In 1912, Rachel (Bernstein) married Mark Wischnitzer (1882–1955), a sociologist and historian, who was one of the editors of the Russian-language edition of the Jewish Encyclopedia (Evreiskaia entsiklopediia), where her first writings on synagogue architecture and ceremonial objects were published. The couple moved to Berlin in the 1920s, where they together launched the Hebrew and Yiddish illustrated companion journals Rimon–Milgroim. Featuring perspectives on art, literature and scholarship by both East European and German-Jewish writers and artists, six issues of the journal appeared between 1922 and 1924, with Mark serving as general editor and Rachel Wischnitzer as artistic editor.

During her time in Berlin, Rachel Wischnitzer was also art and architecture editor of the Encyclopaedia Judaica, from 1928 to 1934, and worked with the Jewish Museum Berlin, in part as a curator, from 1928 to 1938. She was one of the most important Jewish art critics of the century.

Rachel and Mark Wischnitzer, together with their son, Leonard (born in 1924), fled Nazi Germany in 1938, emigrating at first to Paris. From there Rachel and Leonard left for the United States in 1940, with Mark joining them in the following year.

Now in her fifties, Wischnitzer returned to formal academic study at the Institute of Fine Arts at New York University, where she earned a master's degree in 1944. During that time she was a research fellow of the American Academy for Jewish Research. Later, she was a professor at Stern College for Women of Yeshiva University, from 1956 until she retired in 1968.

== Books ==
- 1935: Symbole und Gestalten der jüdischen Kunst.

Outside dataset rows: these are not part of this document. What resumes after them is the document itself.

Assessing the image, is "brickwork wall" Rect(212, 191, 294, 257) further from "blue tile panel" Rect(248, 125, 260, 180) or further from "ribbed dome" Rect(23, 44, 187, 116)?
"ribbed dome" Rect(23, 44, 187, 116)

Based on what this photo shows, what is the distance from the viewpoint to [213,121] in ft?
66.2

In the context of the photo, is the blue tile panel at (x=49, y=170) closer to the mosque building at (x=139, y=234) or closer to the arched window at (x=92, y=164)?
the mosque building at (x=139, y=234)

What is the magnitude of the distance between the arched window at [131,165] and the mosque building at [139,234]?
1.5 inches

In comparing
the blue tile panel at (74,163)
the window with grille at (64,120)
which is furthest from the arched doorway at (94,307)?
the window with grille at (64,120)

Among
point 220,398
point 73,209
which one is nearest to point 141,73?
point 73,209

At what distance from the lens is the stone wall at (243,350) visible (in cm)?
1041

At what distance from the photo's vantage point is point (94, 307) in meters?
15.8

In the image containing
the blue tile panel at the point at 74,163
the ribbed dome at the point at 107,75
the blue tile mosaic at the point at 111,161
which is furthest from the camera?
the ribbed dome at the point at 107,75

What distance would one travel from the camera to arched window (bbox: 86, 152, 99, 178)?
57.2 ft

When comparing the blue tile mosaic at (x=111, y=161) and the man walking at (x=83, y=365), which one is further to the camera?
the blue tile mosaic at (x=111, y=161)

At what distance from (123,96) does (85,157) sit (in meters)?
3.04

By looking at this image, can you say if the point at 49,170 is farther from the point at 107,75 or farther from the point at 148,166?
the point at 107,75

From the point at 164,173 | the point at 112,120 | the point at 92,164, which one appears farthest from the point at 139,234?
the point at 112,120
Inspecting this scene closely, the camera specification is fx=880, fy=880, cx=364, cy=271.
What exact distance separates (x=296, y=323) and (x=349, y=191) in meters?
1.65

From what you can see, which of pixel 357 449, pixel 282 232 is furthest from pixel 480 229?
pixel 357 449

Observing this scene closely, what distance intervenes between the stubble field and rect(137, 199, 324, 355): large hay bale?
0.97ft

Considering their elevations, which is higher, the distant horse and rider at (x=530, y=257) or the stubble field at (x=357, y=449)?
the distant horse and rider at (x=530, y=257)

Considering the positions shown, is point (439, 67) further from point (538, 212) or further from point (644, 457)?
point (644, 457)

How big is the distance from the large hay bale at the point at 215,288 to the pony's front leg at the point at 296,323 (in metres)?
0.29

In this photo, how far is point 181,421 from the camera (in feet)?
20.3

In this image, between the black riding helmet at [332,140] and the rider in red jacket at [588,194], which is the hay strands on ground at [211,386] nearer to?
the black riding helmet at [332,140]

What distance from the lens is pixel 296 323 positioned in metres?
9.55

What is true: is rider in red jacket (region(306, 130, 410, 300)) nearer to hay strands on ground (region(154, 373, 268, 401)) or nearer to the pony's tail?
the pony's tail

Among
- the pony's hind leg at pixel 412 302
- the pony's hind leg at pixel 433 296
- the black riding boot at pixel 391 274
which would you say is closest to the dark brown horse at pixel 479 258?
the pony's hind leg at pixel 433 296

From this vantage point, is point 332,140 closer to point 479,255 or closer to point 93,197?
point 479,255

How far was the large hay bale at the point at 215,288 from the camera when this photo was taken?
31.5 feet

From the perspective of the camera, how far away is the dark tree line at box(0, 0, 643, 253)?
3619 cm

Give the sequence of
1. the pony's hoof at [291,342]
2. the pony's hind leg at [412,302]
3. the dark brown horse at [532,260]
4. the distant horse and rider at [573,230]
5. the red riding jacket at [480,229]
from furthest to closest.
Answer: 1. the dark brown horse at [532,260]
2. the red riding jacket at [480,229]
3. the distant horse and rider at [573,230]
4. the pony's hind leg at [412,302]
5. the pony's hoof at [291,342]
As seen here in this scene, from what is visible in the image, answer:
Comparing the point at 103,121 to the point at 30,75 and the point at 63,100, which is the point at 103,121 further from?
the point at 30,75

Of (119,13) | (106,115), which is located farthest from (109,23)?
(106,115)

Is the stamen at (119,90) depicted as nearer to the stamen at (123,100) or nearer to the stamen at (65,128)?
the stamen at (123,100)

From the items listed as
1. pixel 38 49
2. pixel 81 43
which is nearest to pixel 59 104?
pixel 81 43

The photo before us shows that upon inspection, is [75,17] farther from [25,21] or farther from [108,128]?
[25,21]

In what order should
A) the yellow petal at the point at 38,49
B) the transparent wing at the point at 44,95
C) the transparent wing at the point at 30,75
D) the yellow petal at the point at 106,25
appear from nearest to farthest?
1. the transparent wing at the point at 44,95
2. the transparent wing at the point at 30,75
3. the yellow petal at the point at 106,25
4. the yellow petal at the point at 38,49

Berlin-Schöneberg: Siegfried Scholem (in German); English translation (by Renata Stein) - 2022: Symbols and Forms in Jewish Art, Cracow: IRSA, 2022 (with an essay on Wischnitzer's life and work by Shalom Sabar).
- 1948: The Messianic Theme in the Paintings of the Dura Synagogue, Chicago: University of Chicago Press
- 1955: Synagogue Architecture in the United States, Philadelphia: Jewish Publication Society of America
- 1964: Architecture of the European Synagogue, Philadelphia: Jewish Publication Society of America, 1964
- 1990: From Dura to Rembrandt: studies in the history of art, Milwaukee: Aldrich; Vienna: IRSA Verlag; Jerusalem: Center for Jewish Art (collected essays)

== Biography ==
- Rachel Wischnitzer; Doyenne of Historians of Jewish Art, by Bezalel Narkiss, pp. 9–25, in From Dura Europa to Rembrandt: Studies in the History of Art, by Rachel Wischnitzer, 1990
- Shalom Sabar, “Rachel Wischnitzer: Life and Work,” in Rachel Wischnitzer-Bernstein, Symbols and Forms in Jewish Art (Cracow: IRSA, 2022), 171-206.
- Tobias Brinkmann, Between Borders: The Great Jewish Migration from Eastern Europe, New York 2024, esp. pp.189–205.